And then not even two days later, one of the "real" jobs I had applied to while I was sorting out my life in the previous weeks called me for an interview.  Well SHIT!!! Now what do I do?!  I knew enough to call them back to schedule the interview, but the question remained, what do I WANT to do?  It took several days to sort through it all once again.  As a 28 year old, how could I pass up a career job, one that seemed tailor made for me and my experience in the professional world?  One that offered real long term potential and would serve as an excellent stepping stone into the career that I was so longing to start pursuing. So, I emailed my boss in Thailand and told him plans would have to be paused until I knew if I was going to get this job or not. And that's where I stand today.
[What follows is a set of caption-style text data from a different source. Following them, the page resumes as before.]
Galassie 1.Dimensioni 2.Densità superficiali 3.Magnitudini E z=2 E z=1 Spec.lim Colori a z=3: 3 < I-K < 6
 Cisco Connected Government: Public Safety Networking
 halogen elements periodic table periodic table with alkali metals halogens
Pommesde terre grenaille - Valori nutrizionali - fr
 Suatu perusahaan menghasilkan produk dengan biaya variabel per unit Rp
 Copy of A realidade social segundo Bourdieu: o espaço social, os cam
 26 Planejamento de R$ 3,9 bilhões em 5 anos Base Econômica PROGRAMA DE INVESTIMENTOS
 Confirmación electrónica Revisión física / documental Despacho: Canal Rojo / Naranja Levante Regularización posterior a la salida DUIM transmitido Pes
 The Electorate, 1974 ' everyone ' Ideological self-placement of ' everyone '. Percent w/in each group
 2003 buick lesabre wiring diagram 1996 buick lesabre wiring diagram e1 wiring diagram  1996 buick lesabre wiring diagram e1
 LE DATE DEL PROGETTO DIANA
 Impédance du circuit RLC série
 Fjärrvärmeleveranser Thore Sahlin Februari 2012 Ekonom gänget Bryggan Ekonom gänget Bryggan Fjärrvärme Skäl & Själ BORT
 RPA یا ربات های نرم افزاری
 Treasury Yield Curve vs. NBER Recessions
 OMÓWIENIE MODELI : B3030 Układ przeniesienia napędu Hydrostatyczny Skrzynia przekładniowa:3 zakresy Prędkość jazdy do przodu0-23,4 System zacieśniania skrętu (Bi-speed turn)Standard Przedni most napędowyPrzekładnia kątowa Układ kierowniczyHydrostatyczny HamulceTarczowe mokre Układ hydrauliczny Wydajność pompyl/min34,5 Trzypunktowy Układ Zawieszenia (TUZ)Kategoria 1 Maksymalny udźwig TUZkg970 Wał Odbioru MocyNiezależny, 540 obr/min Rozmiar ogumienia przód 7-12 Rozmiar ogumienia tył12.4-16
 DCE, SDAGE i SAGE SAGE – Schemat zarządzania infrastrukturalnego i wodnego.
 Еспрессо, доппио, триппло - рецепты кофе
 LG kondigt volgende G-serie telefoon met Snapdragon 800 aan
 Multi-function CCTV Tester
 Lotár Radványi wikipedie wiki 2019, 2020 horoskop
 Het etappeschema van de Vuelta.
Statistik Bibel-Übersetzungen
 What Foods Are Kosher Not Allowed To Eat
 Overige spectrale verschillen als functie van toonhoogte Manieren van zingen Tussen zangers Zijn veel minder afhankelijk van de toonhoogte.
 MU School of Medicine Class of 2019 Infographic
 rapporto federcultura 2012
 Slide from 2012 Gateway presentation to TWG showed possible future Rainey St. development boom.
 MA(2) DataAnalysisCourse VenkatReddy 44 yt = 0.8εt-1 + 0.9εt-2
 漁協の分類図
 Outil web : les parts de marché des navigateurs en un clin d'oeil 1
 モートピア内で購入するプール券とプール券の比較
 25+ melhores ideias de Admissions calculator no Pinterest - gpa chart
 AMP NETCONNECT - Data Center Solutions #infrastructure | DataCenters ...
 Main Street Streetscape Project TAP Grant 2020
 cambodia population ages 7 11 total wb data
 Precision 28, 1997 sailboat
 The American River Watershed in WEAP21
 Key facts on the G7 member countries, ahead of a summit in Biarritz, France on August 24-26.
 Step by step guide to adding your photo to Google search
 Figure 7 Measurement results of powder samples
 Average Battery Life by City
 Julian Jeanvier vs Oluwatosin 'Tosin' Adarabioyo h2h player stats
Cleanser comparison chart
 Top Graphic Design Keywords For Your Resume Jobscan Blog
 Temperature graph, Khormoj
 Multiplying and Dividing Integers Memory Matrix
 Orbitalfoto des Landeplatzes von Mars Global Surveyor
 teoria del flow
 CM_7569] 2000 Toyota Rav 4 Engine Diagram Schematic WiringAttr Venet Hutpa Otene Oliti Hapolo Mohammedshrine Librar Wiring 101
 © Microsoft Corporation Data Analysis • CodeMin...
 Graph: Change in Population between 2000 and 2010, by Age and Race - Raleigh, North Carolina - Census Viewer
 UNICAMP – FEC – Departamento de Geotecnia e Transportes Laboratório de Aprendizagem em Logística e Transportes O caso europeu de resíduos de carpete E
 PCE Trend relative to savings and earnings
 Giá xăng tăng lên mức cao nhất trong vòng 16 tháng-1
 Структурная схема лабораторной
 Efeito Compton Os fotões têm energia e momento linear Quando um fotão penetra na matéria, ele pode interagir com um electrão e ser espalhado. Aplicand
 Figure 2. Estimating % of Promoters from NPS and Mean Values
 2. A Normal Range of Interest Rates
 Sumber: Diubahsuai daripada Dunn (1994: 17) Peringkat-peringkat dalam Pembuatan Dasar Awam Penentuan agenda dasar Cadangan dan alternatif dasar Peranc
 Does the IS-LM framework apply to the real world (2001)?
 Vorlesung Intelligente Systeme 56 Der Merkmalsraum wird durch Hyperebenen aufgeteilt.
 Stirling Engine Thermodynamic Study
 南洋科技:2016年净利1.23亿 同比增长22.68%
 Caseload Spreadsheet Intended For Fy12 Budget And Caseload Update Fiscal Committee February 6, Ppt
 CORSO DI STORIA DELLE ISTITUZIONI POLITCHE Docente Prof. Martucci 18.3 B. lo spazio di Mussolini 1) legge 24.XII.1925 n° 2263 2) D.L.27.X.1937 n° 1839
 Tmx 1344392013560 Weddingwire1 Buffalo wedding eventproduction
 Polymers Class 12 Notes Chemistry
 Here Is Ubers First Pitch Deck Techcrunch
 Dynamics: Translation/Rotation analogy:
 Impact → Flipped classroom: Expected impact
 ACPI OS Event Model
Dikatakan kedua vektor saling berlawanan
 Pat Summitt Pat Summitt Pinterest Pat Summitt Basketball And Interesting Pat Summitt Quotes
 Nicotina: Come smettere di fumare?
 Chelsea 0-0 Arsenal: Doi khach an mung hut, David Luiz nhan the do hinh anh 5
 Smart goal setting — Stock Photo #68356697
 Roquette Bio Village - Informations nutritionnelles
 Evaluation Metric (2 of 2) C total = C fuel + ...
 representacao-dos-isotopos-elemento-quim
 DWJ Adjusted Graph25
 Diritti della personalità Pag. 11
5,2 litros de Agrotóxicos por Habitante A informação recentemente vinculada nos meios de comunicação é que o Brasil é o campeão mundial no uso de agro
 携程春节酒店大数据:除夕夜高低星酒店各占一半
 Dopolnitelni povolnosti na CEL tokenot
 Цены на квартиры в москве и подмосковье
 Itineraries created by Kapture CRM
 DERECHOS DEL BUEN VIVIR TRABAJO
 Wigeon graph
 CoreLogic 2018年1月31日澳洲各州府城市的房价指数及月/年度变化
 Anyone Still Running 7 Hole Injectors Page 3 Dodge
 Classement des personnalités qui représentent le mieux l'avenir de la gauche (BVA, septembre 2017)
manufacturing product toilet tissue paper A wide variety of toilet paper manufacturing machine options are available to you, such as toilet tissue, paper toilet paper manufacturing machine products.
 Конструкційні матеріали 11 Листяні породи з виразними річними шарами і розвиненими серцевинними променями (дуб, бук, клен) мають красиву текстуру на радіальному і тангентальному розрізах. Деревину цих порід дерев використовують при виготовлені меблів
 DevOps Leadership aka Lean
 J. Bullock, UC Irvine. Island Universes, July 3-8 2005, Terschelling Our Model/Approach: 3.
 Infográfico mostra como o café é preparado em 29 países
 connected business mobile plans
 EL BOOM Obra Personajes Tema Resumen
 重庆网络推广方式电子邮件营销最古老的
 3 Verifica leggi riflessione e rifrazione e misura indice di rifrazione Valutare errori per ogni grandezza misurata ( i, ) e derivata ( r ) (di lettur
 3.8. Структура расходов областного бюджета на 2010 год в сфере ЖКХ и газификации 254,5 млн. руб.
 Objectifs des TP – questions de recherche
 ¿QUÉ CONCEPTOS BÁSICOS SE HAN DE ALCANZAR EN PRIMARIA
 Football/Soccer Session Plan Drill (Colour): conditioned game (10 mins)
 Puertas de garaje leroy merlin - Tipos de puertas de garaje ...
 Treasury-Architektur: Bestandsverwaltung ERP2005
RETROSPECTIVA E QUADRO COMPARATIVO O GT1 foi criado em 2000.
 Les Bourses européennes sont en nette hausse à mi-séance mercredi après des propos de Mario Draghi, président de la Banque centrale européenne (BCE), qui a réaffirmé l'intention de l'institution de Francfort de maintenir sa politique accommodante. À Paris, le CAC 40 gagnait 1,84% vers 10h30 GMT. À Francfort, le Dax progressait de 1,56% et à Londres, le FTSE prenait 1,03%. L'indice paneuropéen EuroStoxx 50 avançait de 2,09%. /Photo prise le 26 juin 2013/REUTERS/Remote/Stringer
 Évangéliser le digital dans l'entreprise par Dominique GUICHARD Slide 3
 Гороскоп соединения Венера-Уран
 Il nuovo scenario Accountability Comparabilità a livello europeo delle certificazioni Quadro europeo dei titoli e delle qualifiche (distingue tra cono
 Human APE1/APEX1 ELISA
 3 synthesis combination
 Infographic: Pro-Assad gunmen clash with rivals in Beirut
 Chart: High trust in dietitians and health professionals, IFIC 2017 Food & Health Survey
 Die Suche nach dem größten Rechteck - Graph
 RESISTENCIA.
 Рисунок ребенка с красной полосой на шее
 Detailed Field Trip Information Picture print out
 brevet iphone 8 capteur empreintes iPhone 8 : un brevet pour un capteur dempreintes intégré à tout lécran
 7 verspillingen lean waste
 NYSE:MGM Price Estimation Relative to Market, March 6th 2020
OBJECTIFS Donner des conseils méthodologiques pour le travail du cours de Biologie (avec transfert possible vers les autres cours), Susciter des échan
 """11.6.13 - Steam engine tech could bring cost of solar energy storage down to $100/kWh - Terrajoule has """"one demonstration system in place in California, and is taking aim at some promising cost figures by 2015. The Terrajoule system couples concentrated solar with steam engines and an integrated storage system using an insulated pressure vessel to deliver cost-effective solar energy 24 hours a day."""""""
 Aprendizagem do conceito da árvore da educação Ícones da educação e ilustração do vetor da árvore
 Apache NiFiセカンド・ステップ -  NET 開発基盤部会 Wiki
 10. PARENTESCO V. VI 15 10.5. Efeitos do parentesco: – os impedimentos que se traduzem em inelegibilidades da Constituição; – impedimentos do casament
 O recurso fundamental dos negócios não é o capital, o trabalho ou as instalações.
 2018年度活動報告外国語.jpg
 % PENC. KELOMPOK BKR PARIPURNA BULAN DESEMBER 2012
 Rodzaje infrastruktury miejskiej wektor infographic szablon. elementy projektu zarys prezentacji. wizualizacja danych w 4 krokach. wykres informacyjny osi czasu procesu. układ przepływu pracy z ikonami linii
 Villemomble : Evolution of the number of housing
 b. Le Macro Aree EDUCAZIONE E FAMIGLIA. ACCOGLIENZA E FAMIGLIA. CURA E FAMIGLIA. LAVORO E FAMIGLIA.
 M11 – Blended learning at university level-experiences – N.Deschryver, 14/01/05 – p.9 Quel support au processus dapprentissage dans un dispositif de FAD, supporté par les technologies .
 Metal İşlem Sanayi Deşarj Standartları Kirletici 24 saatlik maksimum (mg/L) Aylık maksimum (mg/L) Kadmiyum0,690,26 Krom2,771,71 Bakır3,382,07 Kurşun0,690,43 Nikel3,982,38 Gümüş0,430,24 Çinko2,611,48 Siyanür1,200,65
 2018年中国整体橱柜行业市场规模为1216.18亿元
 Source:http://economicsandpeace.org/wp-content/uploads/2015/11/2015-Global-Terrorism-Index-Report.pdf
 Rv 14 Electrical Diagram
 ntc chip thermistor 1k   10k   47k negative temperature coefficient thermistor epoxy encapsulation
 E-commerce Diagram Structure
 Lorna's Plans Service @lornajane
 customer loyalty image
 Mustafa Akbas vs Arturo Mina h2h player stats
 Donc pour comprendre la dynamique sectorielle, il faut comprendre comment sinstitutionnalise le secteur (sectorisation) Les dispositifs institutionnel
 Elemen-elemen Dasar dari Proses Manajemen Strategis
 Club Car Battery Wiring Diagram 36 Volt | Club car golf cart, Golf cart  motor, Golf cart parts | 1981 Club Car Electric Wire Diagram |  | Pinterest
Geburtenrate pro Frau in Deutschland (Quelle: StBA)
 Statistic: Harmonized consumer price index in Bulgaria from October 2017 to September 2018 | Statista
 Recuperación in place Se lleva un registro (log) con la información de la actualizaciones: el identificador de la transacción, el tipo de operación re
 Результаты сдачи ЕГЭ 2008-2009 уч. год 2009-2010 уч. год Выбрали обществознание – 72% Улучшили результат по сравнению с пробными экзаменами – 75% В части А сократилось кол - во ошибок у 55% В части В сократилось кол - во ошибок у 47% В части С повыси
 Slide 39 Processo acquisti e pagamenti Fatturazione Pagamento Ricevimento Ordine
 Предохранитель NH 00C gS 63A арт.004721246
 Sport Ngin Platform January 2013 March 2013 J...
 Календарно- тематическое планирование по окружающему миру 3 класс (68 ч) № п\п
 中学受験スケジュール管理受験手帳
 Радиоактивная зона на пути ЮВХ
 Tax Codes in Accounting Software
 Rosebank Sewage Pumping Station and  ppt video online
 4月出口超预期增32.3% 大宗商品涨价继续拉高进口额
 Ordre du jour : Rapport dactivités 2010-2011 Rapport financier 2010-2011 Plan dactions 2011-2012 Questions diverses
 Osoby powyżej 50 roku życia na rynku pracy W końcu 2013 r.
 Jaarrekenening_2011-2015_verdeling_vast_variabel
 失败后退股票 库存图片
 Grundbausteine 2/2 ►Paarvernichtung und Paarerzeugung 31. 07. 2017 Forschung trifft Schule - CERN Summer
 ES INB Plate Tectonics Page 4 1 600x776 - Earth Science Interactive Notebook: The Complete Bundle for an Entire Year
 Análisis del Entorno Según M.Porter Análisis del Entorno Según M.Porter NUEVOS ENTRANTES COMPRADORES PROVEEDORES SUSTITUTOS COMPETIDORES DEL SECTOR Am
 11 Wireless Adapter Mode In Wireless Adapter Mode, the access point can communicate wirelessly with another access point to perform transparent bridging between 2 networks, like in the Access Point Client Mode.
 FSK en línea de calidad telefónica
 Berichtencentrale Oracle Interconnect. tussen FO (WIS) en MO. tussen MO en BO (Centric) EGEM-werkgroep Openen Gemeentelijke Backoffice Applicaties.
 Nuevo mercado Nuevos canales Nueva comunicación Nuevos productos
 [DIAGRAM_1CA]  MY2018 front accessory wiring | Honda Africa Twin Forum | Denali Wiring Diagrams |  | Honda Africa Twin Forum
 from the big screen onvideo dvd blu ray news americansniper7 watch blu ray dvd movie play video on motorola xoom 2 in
The last ten weeks have been a whirlwind. I am not even sure how in the hell June is almost half over.  If only winter went this quickly, right?  Most of those weeks were spent in an odd state of suspension, uncertain of my footing as I toyed with my next move.  But things are starting to feel concrete again, so here's to that! It's always a good sign when I start writing again. ;)


Saturday, March 29, 2014

Preparing for Goodbye and Considering Hello



Three weeks ago, I bought my ticket home. I was ready.  The 2nd case of homesickness hadn’t worn off and I was struggling in my job.  It was too much; being disconnected from everyone, not living the life I had imagined, but instead being trapt within the confines of our gated community day in and day out.  No one to talk to, no time to visit, no light at the end of the tunnel.  The promises that had been made seemed like they would never come true, and if they did it would be months down the road. So I had to weigh everything: was I prepared to wait that long? The answer at the time was a resounding “no!”

At first my boss was 100% supportive. He understood how I felt, understood the isolation. But then after a few days, he started trying to convince me to stay.  Not knowing that my ticket was already purchased, he tried with great fervor. And dammit, it started to work.  And then--the dog show.  FINALLY!!!! I met my “family” in Thailand; I met the team that I was supposed to have met months before.  The first day wasn’t as successful as I had imagined, but the 2nd day certainly was a lot better, but the success of the show didn't even really matter when I was surrounded by my new family. Everyone was so supportive and familiar, like kindred souls reunited. I loved every single one of them from the moment we were introduced.  

Two days later, I was crying my heartfelt goodbyes to the dogs, rather silly really, since I knew I would be back to see them again.  I was off to Samui for some much needed R&R.  I had assumed that this week would give me time to sort through emotions.  I'm not exactly sure what happened. Naturally, I fell in love with the island, which made falling in love with Thailand again much easier.  I spent hours every day relaxing in the sun, reading good books, spending time with some truly Amazing people.  I never wanted to leave the island, that is for sure.  Words absolutely cannot do justice to the beauty of those waters. At least not my words, but maybe another author could capture their glory.  Of course, I knew this wasn't the sort of place I could live forever, even if I did want to come back, but it was the kind of place that makes you remember why you fell in love in the first place. Before I knew it, that week was over and I was flying back to Bangkok to wrap up my life in Thailand and say all the "real" goodbyes. 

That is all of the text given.